What you will do —
Copy out the stretch of records from the very start through the line containing "16.5 metres", both ends included, reproducing each line unchanged. Leave the pictures out of your answer.
==============================
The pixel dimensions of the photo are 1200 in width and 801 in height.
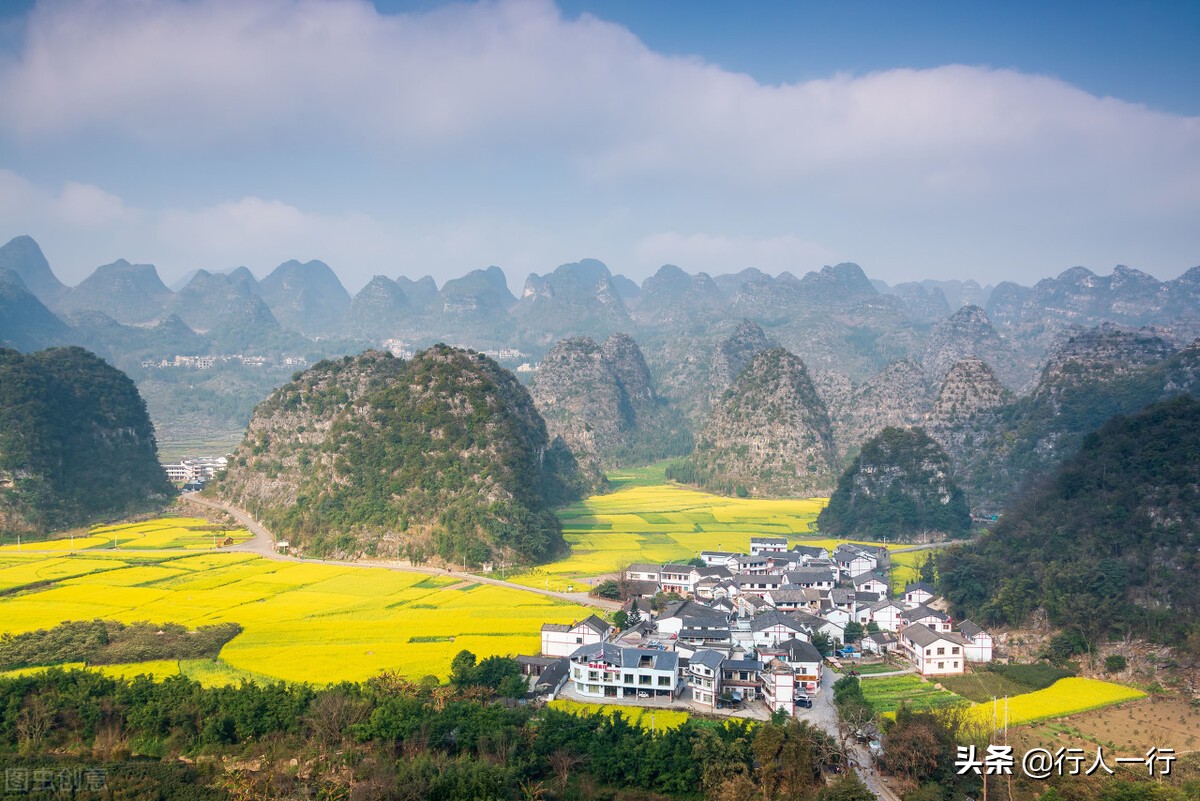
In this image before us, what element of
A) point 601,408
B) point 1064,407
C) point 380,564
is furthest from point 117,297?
point 1064,407

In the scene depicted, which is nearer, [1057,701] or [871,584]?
[1057,701]

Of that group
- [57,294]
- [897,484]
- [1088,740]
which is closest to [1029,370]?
[897,484]

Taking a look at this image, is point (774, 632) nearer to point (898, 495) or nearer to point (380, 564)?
point (380, 564)

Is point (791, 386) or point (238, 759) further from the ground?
point (791, 386)

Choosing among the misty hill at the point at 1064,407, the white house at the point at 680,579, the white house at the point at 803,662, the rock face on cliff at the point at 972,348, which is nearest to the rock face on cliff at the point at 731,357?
the rock face on cliff at the point at 972,348

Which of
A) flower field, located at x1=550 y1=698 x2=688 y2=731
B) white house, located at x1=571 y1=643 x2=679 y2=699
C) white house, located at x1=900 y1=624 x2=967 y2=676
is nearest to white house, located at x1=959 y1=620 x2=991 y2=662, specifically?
white house, located at x1=900 y1=624 x2=967 y2=676

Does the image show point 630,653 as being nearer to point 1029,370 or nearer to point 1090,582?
point 1090,582
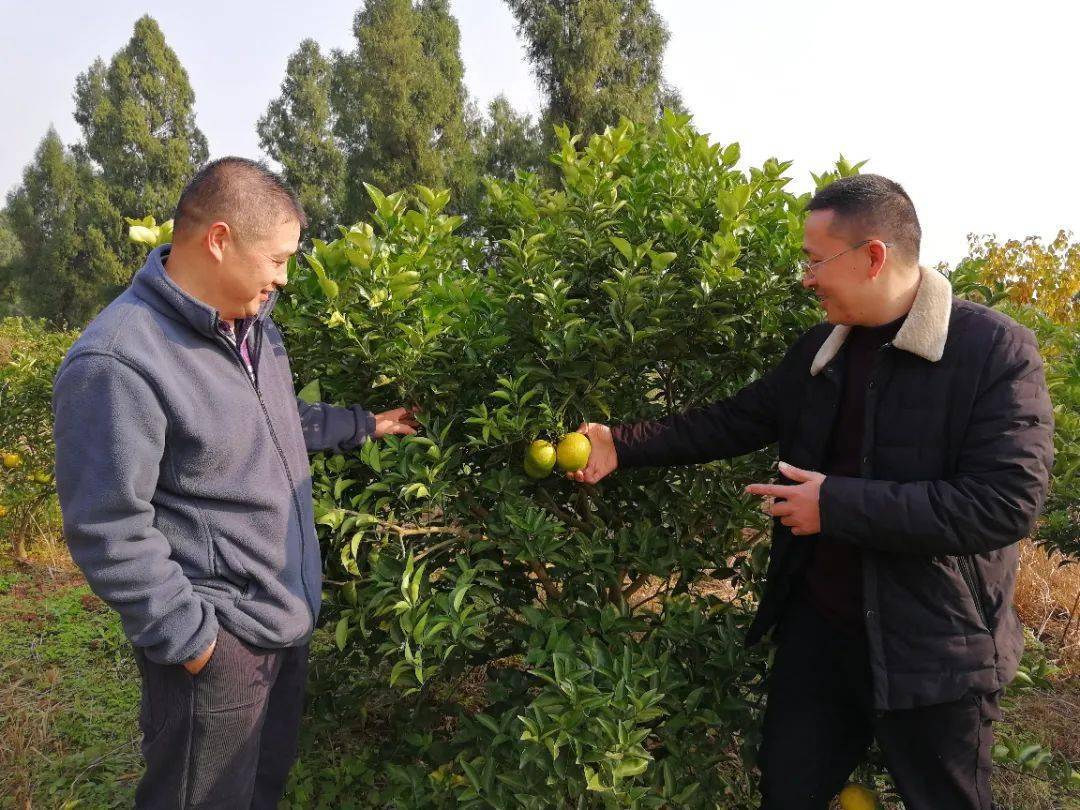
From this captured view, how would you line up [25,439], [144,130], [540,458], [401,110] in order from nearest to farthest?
[540,458] → [25,439] → [401,110] → [144,130]

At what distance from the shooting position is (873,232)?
1.68 m

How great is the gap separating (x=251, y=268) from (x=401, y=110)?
16.5 metres

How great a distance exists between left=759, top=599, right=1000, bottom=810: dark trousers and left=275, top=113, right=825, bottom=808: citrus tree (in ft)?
0.42

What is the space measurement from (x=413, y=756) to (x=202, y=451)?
1.29 m

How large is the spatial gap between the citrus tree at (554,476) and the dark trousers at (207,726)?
0.75 ft

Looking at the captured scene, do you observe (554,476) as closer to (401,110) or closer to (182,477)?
(182,477)

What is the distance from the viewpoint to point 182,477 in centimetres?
151

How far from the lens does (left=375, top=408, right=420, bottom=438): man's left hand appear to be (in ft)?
6.32

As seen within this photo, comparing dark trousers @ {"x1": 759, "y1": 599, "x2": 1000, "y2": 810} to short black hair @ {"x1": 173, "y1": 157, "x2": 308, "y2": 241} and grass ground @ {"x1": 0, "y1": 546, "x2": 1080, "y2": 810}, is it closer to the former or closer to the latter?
grass ground @ {"x1": 0, "y1": 546, "x2": 1080, "y2": 810}

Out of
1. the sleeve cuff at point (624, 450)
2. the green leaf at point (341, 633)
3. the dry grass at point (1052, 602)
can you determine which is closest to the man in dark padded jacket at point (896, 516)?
the sleeve cuff at point (624, 450)

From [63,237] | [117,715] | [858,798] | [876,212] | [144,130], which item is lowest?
[117,715]

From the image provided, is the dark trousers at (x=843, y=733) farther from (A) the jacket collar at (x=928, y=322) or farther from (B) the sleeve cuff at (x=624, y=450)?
(A) the jacket collar at (x=928, y=322)

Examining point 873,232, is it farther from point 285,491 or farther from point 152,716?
point 152,716

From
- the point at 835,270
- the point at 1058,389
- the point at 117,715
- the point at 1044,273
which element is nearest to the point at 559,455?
the point at 835,270
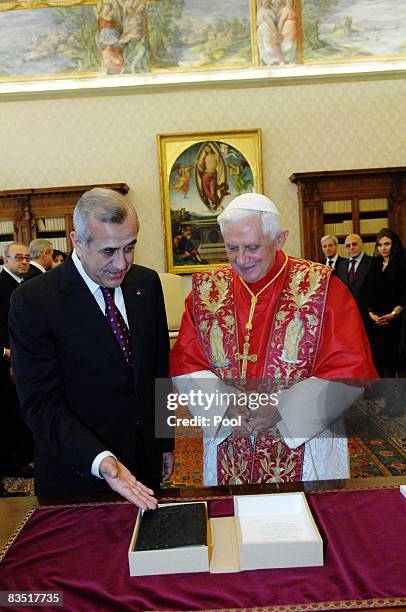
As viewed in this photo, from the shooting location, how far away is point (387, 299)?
21.6ft

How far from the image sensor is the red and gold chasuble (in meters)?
2.51

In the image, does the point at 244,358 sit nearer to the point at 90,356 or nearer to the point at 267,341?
the point at 267,341

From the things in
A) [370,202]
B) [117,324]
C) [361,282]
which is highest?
[370,202]

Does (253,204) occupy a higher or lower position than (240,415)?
higher

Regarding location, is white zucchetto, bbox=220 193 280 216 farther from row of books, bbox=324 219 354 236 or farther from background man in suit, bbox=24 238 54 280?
row of books, bbox=324 219 354 236

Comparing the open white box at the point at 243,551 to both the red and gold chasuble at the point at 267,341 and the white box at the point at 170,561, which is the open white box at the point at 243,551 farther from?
the red and gold chasuble at the point at 267,341

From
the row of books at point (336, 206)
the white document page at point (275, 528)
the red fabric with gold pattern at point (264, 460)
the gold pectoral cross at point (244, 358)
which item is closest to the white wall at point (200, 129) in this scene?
the row of books at point (336, 206)

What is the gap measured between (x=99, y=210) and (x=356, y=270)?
5.56 m

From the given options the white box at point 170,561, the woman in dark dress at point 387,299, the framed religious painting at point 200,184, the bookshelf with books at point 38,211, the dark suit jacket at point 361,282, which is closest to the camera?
the white box at point 170,561

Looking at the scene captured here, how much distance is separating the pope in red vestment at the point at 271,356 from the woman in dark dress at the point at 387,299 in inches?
163

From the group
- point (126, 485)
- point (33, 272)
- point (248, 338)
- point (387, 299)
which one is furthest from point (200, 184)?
point (126, 485)

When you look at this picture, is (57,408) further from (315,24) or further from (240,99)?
(315,24)

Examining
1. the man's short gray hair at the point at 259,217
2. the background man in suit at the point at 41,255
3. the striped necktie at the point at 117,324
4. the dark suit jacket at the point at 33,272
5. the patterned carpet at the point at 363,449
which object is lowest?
the patterned carpet at the point at 363,449

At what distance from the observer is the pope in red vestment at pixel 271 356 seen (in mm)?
2387
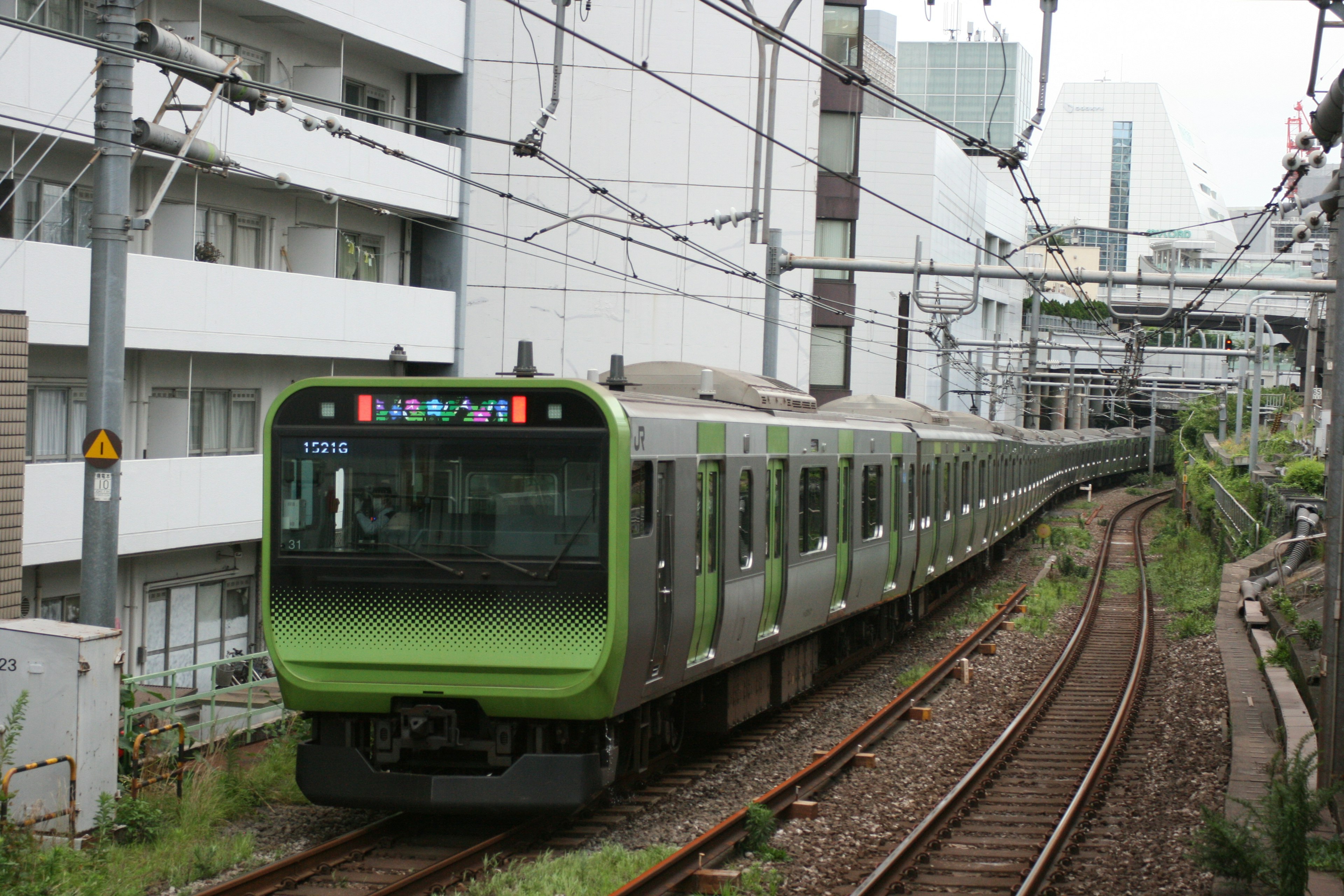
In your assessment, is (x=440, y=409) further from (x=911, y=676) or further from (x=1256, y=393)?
(x=1256, y=393)

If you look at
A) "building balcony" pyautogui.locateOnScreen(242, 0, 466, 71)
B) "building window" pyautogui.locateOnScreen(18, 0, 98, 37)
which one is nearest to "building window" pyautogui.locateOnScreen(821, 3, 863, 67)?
"building balcony" pyautogui.locateOnScreen(242, 0, 466, 71)

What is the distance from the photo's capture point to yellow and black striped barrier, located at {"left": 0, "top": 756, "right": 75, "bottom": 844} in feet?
22.4

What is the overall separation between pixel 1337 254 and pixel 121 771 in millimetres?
8152

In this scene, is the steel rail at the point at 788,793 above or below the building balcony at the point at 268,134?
below

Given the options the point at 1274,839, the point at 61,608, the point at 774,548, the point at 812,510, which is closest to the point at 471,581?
the point at 774,548

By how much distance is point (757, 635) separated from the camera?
10258mm

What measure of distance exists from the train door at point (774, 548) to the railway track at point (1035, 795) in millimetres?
1810

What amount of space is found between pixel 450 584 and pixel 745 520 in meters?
2.83

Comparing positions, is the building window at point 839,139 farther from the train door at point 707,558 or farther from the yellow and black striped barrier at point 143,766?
the yellow and black striped barrier at point 143,766

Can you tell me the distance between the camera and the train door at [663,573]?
802cm

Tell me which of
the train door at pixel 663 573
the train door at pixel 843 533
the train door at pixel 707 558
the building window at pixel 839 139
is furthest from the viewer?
the building window at pixel 839 139

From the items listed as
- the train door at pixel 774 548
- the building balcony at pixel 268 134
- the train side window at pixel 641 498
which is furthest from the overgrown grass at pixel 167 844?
the building balcony at pixel 268 134

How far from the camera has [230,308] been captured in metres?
18.4

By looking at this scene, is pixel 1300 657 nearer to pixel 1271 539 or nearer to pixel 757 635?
pixel 757 635
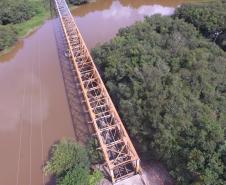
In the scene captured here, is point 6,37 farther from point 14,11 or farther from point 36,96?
point 36,96

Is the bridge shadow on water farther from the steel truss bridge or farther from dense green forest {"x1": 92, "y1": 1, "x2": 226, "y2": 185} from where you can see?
dense green forest {"x1": 92, "y1": 1, "x2": 226, "y2": 185}

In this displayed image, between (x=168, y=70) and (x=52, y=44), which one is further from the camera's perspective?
(x=52, y=44)

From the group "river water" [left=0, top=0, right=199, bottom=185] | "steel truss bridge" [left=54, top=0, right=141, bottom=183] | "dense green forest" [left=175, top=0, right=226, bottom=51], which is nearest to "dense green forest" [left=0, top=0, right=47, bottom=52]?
"river water" [left=0, top=0, right=199, bottom=185]

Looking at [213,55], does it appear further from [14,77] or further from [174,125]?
[14,77]

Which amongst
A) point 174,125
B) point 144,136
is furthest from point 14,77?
point 174,125

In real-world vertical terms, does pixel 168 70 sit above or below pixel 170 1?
above
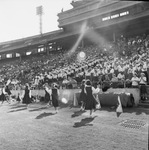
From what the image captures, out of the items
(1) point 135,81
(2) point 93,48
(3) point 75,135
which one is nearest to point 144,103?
(1) point 135,81

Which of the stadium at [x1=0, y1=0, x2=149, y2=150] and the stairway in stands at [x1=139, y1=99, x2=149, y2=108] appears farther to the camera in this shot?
the stairway in stands at [x1=139, y1=99, x2=149, y2=108]

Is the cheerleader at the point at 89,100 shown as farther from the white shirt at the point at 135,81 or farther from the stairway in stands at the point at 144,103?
the white shirt at the point at 135,81

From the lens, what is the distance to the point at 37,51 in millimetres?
40031

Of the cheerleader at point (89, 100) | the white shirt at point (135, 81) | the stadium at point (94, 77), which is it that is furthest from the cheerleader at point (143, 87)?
the cheerleader at point (89, 100)

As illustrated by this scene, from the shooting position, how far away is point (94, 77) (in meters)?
15.4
==============================
The solution —
The pixel dimensions of the photo are 1200 in width and 801 in height.
In this image before us, what element of
A) point 601,408
B) point 1064,407
C) point 380,564
is furthest from point 117,297?
point 1064,407

In the scene depicted, which is nearer, [1057,701] or [871,584]?
[1057,701]

Of that group
- [57,294]
- [897,484]
- [1088,740]
which is closest to [1029,370]?
[897,484]

Taking a look at this image, is point (774, 632) nearer to point (898, 495) or nearer to point (380, 564)?
point (380, 564)

Is point (791, 386) or point (238, 759) further from the ground?
point (791, 386)

Choosing among the misty hill at the point at 1064,407, the white house at the point at 680,579, the white house at the point at 803,662, the rock face on cliff at the point at 972,348, which is nearest to the rock face on cliff at the point at 731,357?
the rock face on cliff at the point at 972,348

Which of
A) flower field, located at x1=550 y1=698 x2=688 y2=731
B) white house, located at x1=571 y1=643 x2=679 y2=699
C) white house, located at x1=900 y1=624 x2=967 y2=676
is nearest to white house, located at x1=959 y1=620 x2=991 y2=662, specifically?
white house, located at x1=900 y1=624 x2=967 y2=676

Does the image show point 630,653 as being nearer to point 1029,370 or nearer to point 1090,582?
point 1090,582
From this captured view, how would you line up [25,439], [144,130], [540,458], [401,110] in order from nearest to farthest?
[540,458] → [25,439] → [401,110] → [144,130]

At what distance from the shooting position is (873,232)?
1.68 m

How great is the gap separating (x=251, y=268) from (x=401, y=110)?
16.5 metres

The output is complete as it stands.